Mathematical errors are by far the most common. The Internal Revenue Service says 4.3% of all individual tax returns for 1992 contained some type of miscalculation, up from 4.2% in 1991.

Other frequent errors include failing to sign and date a return, note a change of address, write down a Social Security number, or enclose W-2 forms. Many also involve writing down the wrong tax liability from tax tables, filling in the wrong line on a tax form, or neglecting to claim a standard deduction.

The IRS computer system quickly spots the more obvious gaffes.

In cases of math errors, the computers will automatically correct the problem, then process the return. Other mistakes--particularly the more involved ones, like misinterpretation of the tax laws--may first require an exchange of letters with the taxpayer, also known as a "tax contact."

The agency's computer system has been especially vigilant in catching discrepancies between documents supplied by a bank or employer and information listed on a return.

"Some people may not report all the income that's reported by companies to the IRS. That's a big mistake," said Fred Daily, a San Francisco tax attorney and author of "Stand Up To The IRS."

"They might say, 'Well, I only made $6 in interest on a savings account. Why should I include that on the return?'

"(Or) a handyman who works for cash may not realize that a company is obligated to report (to the IRS) . . . if they pay him more than $600 a year."

Any mismatch usually will result in a tax contact, and could, in some cases, lead to a full-blown audit. There are about 5 million tax contacts each year and most are resolved quickly.

The IRS, though, has up to three years to assess a deficiency on a return, and up to six years if there's an error in calculations of at least 25%. The statute of limitations for fraud is unlimited.

"One thing that lulls people into a false sense of security is that the IRS may not get around to matching information on tax returns . . . until two years after the original due date of the tax return," said Daily.

Whether deliberate or unintentional, mistakes can bring taxpayers significant penalties.

For instance, failure to place a Social Security number on a return, statement or other document that requires it can result in a $50 fine for each offense. More serious errors, such as a substantial understatement of taxes due, can result in a 20% payment on the underpayment.

If a reasonable cause exists, however, the IRS may waive any penalties, though it may charge interest on taxes due if a mistake causes a return to be filed late, said Larry B. Scheinfeld, a partner at KPMG Peat Marwick's New York office.

"I would think they wouldn't assess the penalty . . . unless you're doing something underhanded. They tend to have some sort of sensitivity," he said.

Still, that hasn't always been the case.

Robert J. Garner, national director of personal financial counseling for Ernst & Young, recalls one client who was hit with substantial penalties and interest charges after writing in a deduction on the wrong line.

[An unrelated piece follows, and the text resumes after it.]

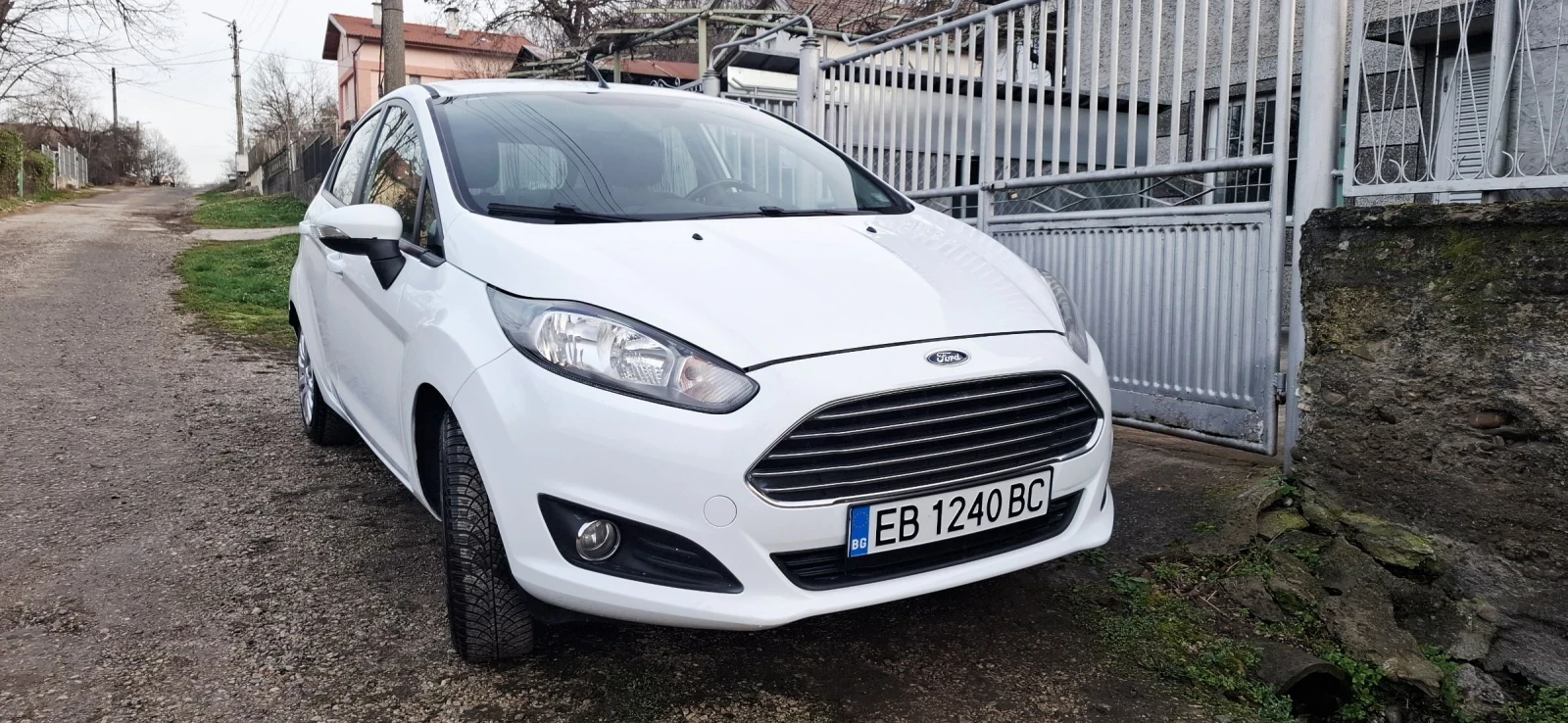 Ford Fiesta 1.3 | Mobile.bg � ����������� 2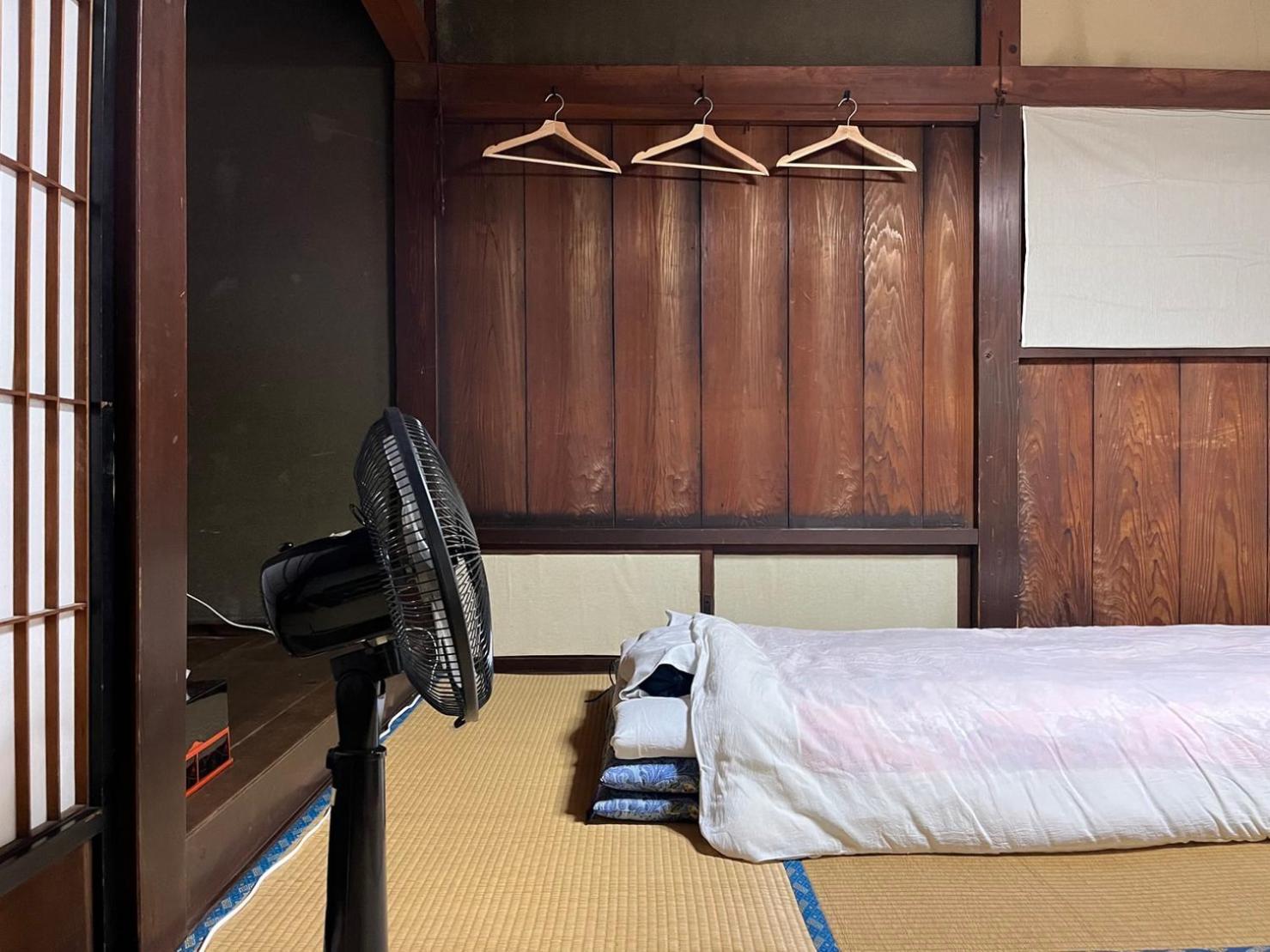 Oshi-Kikuya Mt-Fuji Historic Inn Фудзі-Йосіда Екстер'єр фото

The client had discovered the mistake, but instead of redoing the form, made his own editing changes.

"It wasn't a tax error. It was an error in filing his return. It just mushroomed . . . and he ended up getting audited," Garner said.

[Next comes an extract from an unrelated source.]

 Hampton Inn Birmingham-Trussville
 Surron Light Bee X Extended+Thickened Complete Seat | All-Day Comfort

Of course, the IRS also has been known to make a few mistakes of its own. The agency has an estimated 1% to 2% error rate in processing claims, according to Daily.

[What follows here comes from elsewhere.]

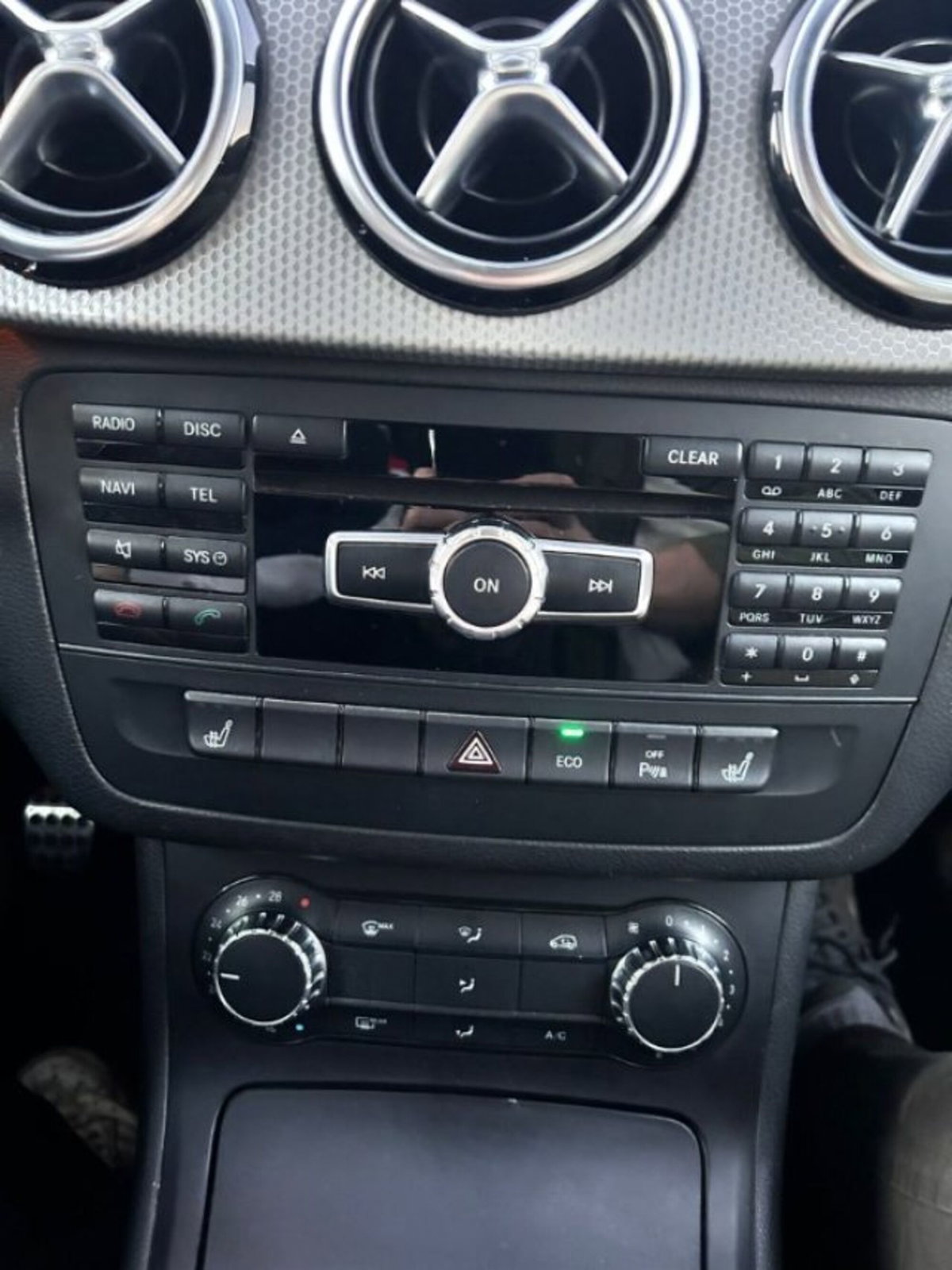Mercedes-Benz Classe B 180 Executive (11)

But it's not important who's responsible for the error. It's always up to the individual to correct the mistake, Daily said.

"The system is not self-fixing. If the IRS says you didn't report certain income and your return clearly says you did, it's up to you to correct that mistake," said Daily.

H&R Block's Anderson recommends individuals "prepare their returns as early as possible, set them aside for a couple of days, go back to review them for arithmetic, and make sure they're signed with the right address."

The return can always be amended later, she added.

Anderson says H&R Block has a separate quality-control department that does nothing but check for theory and math. But if any mistakes slip by, the return probably will be kicked back automatically, she said.

The IRS says the mathematical accuracy for returns filed electronically is nearly 100%.